Entry-level hiring looks to have fallen sharply between 2023 and 2025. Companies apparently think AI can handle junior-level tasks. And sure, maybe it can. But if you don’t hire entry-level folk, you’ll end up with no senior developers within a few years — maybe less if you’re laying them off or forcing them to clean up AI slop. By the way, the boilerplate code that AI can create is the stuff junior developers do to get to know the frameworks right? Are we seriously thinking junior employees jump straight into complex architecture?!
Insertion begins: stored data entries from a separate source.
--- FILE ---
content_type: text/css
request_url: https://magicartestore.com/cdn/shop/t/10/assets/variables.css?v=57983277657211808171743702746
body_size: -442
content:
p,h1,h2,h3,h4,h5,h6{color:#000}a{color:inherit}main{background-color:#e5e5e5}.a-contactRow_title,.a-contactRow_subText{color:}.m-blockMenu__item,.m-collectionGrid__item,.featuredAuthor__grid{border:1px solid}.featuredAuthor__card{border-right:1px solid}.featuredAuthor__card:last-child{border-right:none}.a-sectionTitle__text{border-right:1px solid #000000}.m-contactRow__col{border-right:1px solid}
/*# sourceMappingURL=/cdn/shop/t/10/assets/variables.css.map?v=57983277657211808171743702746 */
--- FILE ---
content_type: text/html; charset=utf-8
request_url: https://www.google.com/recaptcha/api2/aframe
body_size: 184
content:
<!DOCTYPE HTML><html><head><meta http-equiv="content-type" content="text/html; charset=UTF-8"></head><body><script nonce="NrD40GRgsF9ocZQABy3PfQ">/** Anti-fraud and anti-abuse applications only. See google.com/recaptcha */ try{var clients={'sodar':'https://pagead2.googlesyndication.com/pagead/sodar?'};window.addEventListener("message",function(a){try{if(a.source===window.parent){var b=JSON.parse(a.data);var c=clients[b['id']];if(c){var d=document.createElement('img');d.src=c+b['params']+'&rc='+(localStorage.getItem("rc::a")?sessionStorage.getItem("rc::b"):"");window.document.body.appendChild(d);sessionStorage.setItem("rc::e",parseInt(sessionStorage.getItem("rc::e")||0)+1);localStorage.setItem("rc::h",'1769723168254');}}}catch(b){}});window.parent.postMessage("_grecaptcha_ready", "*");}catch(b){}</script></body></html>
I can’t help feeling that these large development organisations have cornered themselves and are going to have to rethink not only how they hire skilled practitioners but what the pipeline should be. Maybe generative AI will evolve to write such beautiful and elegant code that developers won’t be needed anymore. I’m sceptical. I know I’m biased.
There has always been masses of technical debt, but it must be growing exponentially… which makes developers extremely valuable to these companies right?
What I’m worried about
Look, don’t get me wrong. I do like AI. At least I’m very interested in what’s been done with it. I just wish the large corporations would think further ahead than just satisfying the immediate needs of the shareholders.
Because right now, what we’re getting is:
- Estimates like 45% of AI-generated code containing security vulnerabilities
- AI-generated pull requests with nearly double the issues of human-written code
- A massive backlog of technical debt that will eventually come due
- A generation of developers who never learned the fundamentals
- Senior developers being burnt out babysitting AI
Anyway, this was just something on my mind. I’m out of that industry now but still empathise a lot with it. I’m still vibe coding away on my little hobby projects, trying to remember to use that atrophy-fighting agent more often, and worrying about what all this means for the folks still in the trenches.
We’ll see how it all plays out, I guess.